[Source records]
--- START ---

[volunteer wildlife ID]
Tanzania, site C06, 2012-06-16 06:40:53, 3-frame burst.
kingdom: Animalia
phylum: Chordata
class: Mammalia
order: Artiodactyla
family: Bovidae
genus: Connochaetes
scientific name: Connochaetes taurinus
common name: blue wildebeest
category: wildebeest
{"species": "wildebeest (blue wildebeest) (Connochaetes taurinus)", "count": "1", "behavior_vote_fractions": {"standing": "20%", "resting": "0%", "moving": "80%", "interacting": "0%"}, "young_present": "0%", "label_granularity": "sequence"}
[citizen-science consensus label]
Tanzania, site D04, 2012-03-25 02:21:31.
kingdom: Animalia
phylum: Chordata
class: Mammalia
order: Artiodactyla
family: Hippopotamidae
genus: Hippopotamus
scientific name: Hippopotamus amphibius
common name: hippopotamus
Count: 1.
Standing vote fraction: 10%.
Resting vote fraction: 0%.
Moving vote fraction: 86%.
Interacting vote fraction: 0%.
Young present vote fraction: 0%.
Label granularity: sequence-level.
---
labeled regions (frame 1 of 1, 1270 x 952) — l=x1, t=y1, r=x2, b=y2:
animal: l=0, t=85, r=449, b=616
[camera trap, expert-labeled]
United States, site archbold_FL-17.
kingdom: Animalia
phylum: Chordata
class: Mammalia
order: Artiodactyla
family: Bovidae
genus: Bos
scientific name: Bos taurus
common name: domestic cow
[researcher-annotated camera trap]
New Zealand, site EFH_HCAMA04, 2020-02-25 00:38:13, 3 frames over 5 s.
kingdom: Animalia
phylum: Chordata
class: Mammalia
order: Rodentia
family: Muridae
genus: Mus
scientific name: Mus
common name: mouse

--- END ---

Activity: Reproduce exactly the line bearing "[camera trap, expert-labeled]" and all the lines that come after it in the records above; add nothing.

Reply:
[camera trap, expert-labeled]
United States, site archbold_FL-17.
kingdom: Animalia
phylum: Chordata
class: Mammalia
order: Artiodactyla
family: Bovidae
genus: Bos
scientific name: Bos taurus
common name: domestic cow
[researcher-annotated camera trap]
New Zealand, site EFH_HCAMA04, 2020-02-25 00:38:13, 3 frames over 5 s.
kingdom: Animalia
phylum: Chordata
class: Mammalia
order: Rodentia
family: Muridae
genus: Mus
scientific name: Mus
common name: mouse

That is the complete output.